Les propriétaires de petits élevages ou de basse-cour peuvent trouver de l’information complémentaire et des recommandations adaptées à leur situation dans la page Petits élevages d’oiseaux Cet hyperlien s'ouvrira dans une nouvelle fenêtre..

Chasse et autres activités en lien avec les oiseaux sauvages

Les risques de transmission de la grippe aviaire à l’humain par les oiseaux sauvages sont très faibles. Les contacts étroits sont rares et surviennent généralement à l’extérieur et non en milieu fermé. Des mesures de base sont tout de même recommandées et permettent de réduire les risques associés à d’autres zoonoses.
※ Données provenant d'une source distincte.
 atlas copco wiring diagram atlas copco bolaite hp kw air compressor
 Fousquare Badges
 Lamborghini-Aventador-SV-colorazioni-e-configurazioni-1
Vous devez éviter de toucher ou de manipuler les carcasses d’oiseaux sauvages. Si le contact est inévitable, utilisez des gants ou un sac en plastique doublé, tout en évitant le contact avec le sang, les fluides corporels et les excréments. Lavez vos mains avec du savon et de l’eau chaude ou une solution hydroalcoolique.

Les chasseurs de sauvagine sont invités à suivre les recommandations de l’Agence de la santé publique du Canada pour réduire les risques d’exposition à la grippe aviaire Cet hyperlien s'ouvrira dans une nouvelle fenêtre..

Les personnes qui manipulent et préparent les carcasses d’oiseaux sauvages devraient suivre les recommandations concernant la manipulation de la viande de gibier sauvage. Aucune preuve scientifique n’indique que la consommation de viande de sauvagine correctement cuite soit une source d’infection pour l’humain. Il ne faut pas donner de viande ou d’abats crus aux animaux domestiques.

Les professionnels qui travaillent étroitement avec les oiseaux sauvages et les centres de réhabilitation sont invités à suivre les recommandations applicables à ces activités Cet hyperlien s'ouvrira dans une nouvelle fenêtre..

Il faut éviter de nourrir les oiseaux aquatiques, qui sont portés à former de grands rassemblements propices à la propagation de maladies. Renseignez-vous sur les bonnes pratiques concernant le nourrissage des oiseaux Cet hyperlien s'ouvrira dans une nouvelle fenêtre. afin de prévenir la transmission de maladies.

Chez les humains

La grippe aviaire représente un risque faible pour la population générale. Le virus se transmet rarement des oiseaux aux humains. Il n’y a pas de transmission soutenue entre les personnes. Lorsqu’il y a transmission, le virus affecte généralement les travailleurs en contact étroit et soutenu avec de la volaille infectée en milieu fermé (ex. : élevage, abattoir, marché de volailles vivantes).

Au Québec, la surveillance de l’influenza aviaire et la mise en marché des produits avicoles contribuent à gérer efficacement les risques pour la santé humaine. Aucun cas humain n’a été documenté au Québec ou au Canada.

Les symptômes d’un cas humain de grippe aviaire (grippe zoonotique) sont généralement semblables à ceux de la grippe humaine saisonnière. Ils comprennent :

  • de la fièvre;
  • de la toux et des maux de gorge;
  • des rougeurs aux yeux ou leur écoulement (infections oculaires);
  • des maux de tête;
  • des douleurs généralisées;
  • des frissons;
  • de la fatigue.

Dans de plus rares cas associés au virus H5N1, des symptômes gastro-intestinaux (nausées, vomissements et diarrhée) et des maladies graves (pneumonie et insuffisance respiratoire) ont été signalés.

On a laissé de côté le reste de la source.